Published by Financial Times
Venezuela’s latest offering of $3bn of bonds has shocked the market and and confirmed suspicions that Hugo Chávez intends to spend whatever he deems necessary to win next October’s presidential elections. The offering pushes total issuance this year to $15.2bn — $7.2bn from the republic and $8bn from state oil firm PDVSA.
“This exceeds the total government issuance in the international market from the rest of Latin America combined,” noted Alejandro Arreaza and Alejandro Grisanti of Barclays Capital in New York in a recent report.
They added: "It is hard to explain why Venezuela has issued these bonds at a time when conditions in the international market have deteriorated, increasing the yields demanded by the market and forcing the government to issue at a discount… Overall, we think that this operation confirms that the government is planning a large increase in public expenditures in the next 12 months ahead of the presidential election, and in order to do so, it seems willing to issue as much as possible. In that sense, this may be an attempt to distribute the supply coming to the international market evenly over a period of time and leave additional capacity in the local financial system for the months to come."
The bonds are to be sold to local investors, paying in local currency at 4.3 BsF to the dollar.

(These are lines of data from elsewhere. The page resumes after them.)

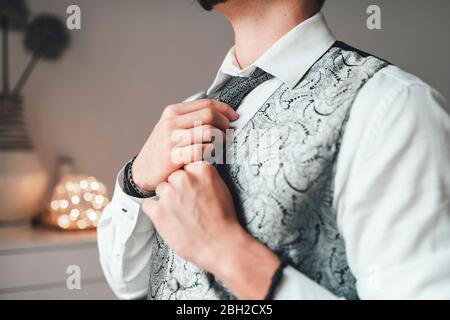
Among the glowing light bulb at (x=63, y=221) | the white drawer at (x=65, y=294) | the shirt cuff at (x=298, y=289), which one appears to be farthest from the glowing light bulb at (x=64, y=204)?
the shirt cuff at (x=298, y=289)

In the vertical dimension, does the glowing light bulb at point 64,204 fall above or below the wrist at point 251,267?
below

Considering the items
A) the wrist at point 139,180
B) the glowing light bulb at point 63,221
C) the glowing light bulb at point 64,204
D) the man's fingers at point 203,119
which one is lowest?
the glowing light bulb at point 63,221

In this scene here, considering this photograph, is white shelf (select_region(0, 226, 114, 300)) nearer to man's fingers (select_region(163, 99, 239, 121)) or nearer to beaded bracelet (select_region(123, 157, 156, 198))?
beaded bracelet (select_region(123, 157, 156, 198))

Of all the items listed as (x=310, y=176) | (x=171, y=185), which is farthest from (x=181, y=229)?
(x=310, y=176)

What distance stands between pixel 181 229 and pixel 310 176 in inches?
6.4

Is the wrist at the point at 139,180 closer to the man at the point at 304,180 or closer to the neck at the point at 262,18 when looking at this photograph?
the man at the point at 304,180

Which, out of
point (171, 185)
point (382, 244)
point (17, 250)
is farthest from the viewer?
point (17, 250)

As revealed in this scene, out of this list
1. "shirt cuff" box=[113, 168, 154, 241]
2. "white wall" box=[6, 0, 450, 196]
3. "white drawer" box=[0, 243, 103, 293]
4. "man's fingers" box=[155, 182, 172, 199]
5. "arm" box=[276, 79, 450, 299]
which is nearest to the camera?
"arm" box=[276, 79, 450, 299]

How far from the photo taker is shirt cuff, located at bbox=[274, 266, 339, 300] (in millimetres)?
500

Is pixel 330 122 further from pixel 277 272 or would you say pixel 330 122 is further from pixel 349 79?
pixel 277 272

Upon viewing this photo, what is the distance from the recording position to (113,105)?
1269 millimetres

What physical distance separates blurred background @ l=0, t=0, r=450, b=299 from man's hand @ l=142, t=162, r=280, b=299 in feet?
1.79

Maturing in 2026 and with a coupon of 11.75 per cent the bonds are issued with a 5 per cent discount. Fitch has assigned the bond a rating of B+, in line the country’s sovereign debt rating. According to the ratings agency, this is underpinned by Venezuela’s positive record of servicing debt even under political and economic stress in recent years.
Domestic investors are keen on the bonds as tight currency controls make bringing dollars into Venezuela extremely difficult. This has ultimately led to the formation of a black market currency trade whereby foreigners — in need of local cash — swap their hard currencies for nearly double the official rate of 4.3 BsF to the USD with wealthy locals keen to convert their local currencies to the stronger and more stable foreign ones.
According to Boris Segura of Nomura, 19 per cent of the country’s bank assets are in government debt – a historical low, he says. “Banks have space to take on additional government debt, but I guess the government would like to stuff them with local currency debt.” Domestic credit in Venezuela has been falling in real terms since the middle of 2008 and has only just begun to pick up. “In the end, the government is likely to stuff the banking system with its bonds and also force it to extend credit to ‘priority’ sectors,” adds Segura.
While news that Chávez is ramping up spending as elections loom in 12 months is nothing new, the latest issuance has shocked the markets and investors are now concerned about a potential PDVSA mega-bond issue before the end of the year, pushing the country’s issuance up even further. With his recent chemotherapy as a theatric backdrop to the elections, the maverick president will be spending on social programs that he hopes will persuade an electorate already disappointed by electricity outages, high inflation and an infrastructure that is falling apart to vote in his favour.